O vegetarianismo e o consumo ético. Entrevista com a nutricionista Claudia Lulkin

Para a nutricionista Claudia Lulkin, o vegetarianismo, hoje, tem cada vez mais a compreensão de seu papel político e econômico no debate do que seja ético.

O vegetarianismo, hoje, tem cada vez mais a compreensão de seu papel político e econômico no debate do que é ético

Por Graziela Wolfart, IHU

Na visão da nutricionista vegana Claudia Lulkin, “se mudamos o foco central da alimentação para o mundo vegetal com sua infinita diversidade (plantas que nem conhecemos no Rio Grande do Sul, plantas que estão sendo redescobertas) e se utilizarmos as terras agricultáveis para aumentar a produção de alimentos vegetais, teremos saúde ampla”. E, para ela, “saúde não é somente ter mais Unidades Básicas de Saúde. Não! Saúde é sol, ar limpo, água limpa, terra e alimentos limpos, vida digna, habitação ecológica”. Essas e outras afirmações Claudia fez na entrevista que segue, concedida à IHU On-Line por e-mail.

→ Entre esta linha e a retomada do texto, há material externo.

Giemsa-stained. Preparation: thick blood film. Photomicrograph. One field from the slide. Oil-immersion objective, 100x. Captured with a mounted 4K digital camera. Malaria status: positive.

Claudia Lulkin, 54 anos, é nutricionista formada em 1993 pela Faculdade de Nutrição do Instituto Metodista de Educação e Cultura – IMEC, de Porto Alegre. Em 1980, passa a integrar a Cooperativa Ecológica Coolmeia. Foi lactovegetariana por 30 anos. Seu filho e nora foram o estímulo para tornar-se vegana e ativista pelos direitos animais. Também participa de outros movimentos populares. Assessora projetos em Nutrição com o foco em alimentação saudável, ministra cursos de culinária vegana, estimulou a “Segunda Sem Carne” em uma escola infantil em Porto Alegre e vem divulgando a ideia de paisagismo alimentar.

IHU On-Line – Como o vegetarianismo se relaciona com a questão do consumo ético?

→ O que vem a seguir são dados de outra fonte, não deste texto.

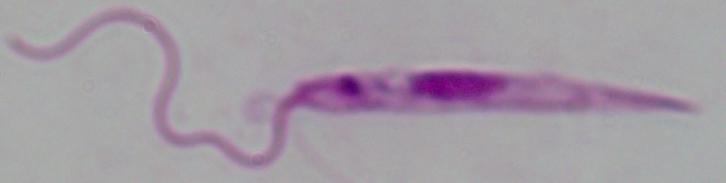
Summary:
  - Modality: micrograph
  - Magnification: 1000x
  - Identification: Leishmania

Claudia Lulkin – O vegetarianismo, hoje, tem cada vez mais a compreensão de seu papel político e econômico no debate do que é ético. Produzir com veneno é ético (solos, água, lençóis freáticos poluídos, perda de genes de plantas que sequer conhecemos totalmente)? Ter pessoas que ainda passam fome é ético? “Criar” animais (vidas artificializadas) para alimentação é ético (os animais não são seres de direitos?)? Plantar florestas de pinus ou cana-de-açúcar para combustível em vez de alimentos é ético? Manter uma sociedade altamente injusta num país com abundância de sol, recursos naturais e vegetais é ético? Estimular as crianças a comprar pacotes de produtos ditos alimentícios é ético? O vegetarianismo e, com mais força o veganismo, vem colocando em cheque todas estas questões e se associando a outros movimentos que propõem novas experiências: a permacultura, a agrofloresta, o apoio à agricultura orgânica da agricultura familiar. E propõe, já, a adesão ao movimento Segunda Sem Carne, promovido pela Sociedade Vegetariana Brasileira.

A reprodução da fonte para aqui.